ISPConfig selber ist nur eine Verwaltungsoberfläche in PHP und hat selber keine Dienste.

Definiere Mail Empfang und Versand geht nicht.

https://www.howtoforge.com/how-to-u...pm-and-fastcgi-with-ispconfig-3-debian-wheezy


----------



## nowayback (24. März 2016)

das ist nicht ispconfig, sondern z.b. amavis


----------



## ToBu (24. März 2016)

kann man das reduzieren?


----------



## ToBu (24. März 2016)

Noch ein Nachtrag zum Problem mit den Mails ...

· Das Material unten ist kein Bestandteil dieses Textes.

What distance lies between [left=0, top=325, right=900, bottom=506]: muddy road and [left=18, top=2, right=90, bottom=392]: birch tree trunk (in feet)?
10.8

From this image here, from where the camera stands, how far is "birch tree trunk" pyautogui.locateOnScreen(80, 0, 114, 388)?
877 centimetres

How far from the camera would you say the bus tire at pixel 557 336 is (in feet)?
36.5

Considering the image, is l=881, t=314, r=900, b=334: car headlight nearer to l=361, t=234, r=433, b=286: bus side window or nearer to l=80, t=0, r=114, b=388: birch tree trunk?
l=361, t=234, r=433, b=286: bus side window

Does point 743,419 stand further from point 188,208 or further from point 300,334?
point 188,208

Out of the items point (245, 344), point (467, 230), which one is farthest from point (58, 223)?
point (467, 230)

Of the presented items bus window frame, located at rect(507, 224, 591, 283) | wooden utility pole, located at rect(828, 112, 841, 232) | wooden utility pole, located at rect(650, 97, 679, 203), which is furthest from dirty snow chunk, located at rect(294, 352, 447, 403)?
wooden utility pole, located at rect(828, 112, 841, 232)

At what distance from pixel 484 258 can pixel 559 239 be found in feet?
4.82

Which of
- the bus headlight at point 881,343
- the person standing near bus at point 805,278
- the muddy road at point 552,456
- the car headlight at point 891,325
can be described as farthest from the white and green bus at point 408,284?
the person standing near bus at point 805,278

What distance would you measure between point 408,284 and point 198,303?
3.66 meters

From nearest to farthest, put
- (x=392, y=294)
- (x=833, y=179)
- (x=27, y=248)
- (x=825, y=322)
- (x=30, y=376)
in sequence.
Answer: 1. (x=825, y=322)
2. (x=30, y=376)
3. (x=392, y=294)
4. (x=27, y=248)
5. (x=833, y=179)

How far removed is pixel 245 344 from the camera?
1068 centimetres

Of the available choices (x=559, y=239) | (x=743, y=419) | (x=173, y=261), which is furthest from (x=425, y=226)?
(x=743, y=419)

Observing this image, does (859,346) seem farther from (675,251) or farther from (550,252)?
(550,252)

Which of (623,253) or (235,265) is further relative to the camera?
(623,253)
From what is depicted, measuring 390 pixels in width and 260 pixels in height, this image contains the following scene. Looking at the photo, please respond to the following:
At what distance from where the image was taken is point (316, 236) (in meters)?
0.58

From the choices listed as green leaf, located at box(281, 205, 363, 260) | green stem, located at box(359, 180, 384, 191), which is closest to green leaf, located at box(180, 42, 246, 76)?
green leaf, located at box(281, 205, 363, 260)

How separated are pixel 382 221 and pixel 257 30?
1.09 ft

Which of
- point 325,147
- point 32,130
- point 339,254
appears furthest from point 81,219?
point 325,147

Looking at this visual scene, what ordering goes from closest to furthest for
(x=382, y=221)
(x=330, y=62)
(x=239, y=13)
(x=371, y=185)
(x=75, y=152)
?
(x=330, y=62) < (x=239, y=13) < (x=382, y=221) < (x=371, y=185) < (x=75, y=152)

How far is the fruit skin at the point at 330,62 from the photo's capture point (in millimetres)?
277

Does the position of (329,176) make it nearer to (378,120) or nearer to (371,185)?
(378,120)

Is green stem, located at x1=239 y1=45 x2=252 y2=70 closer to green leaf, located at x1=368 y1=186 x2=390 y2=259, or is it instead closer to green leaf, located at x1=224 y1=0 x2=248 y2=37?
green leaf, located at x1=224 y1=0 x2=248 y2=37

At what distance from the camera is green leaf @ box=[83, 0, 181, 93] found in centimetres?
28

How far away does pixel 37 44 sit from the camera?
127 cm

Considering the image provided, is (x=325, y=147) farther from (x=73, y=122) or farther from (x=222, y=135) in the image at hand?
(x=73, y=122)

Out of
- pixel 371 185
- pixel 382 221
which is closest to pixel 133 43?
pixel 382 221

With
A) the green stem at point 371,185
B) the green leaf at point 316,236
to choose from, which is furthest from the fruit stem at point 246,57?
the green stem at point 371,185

bei SquirrelMail kann ich mich auch mit keiner E-Mail Adresse einloggen ... also Benutzer: xxx@xxx.de und Pass: das vergebe bei der Einrichtung der E-Mail Adresse

Oder bin ich jetzt komplett verkehrt?


----------



## nowayback (24. März 2016)

laufen die dienste? server mal rebootet? was sagen die logfiles?


----------



## robotto7831a (25. März 2016)

Zitat von ToBu:


> Die Anleitung ist für php 5.3 ... ich muss noch auf 5.5 updaten und von da aus aus 5.6


Google kennst Du oder?

Erster Treffer.

https://www.howtoforge.com/how-to-b...e-and-apcu-for-ispconfig-3-on-debian-7-wheezy

Du sollst auch nicht das System PHP Updaten sondern als zusätzliche PHP Version installieren. Wenn Du das System PHP unbedingt updaten willst, dann hilft dir dotdeb.org. Oder aber warum nimmst Du nicht gleich die neuste Debian Version? Dort ist das System PHP bereits Version 5.6.

Zu dem Mailproblem. Das Maillog wäre hilfreich.


----------



## ToBu (25. März 2016)

danke ... diese Anleitung habe ich wirklich nicht gefunden...
Habe die auf Seite 2 genommen 

Nun hänge ich an dem Punkt fest ...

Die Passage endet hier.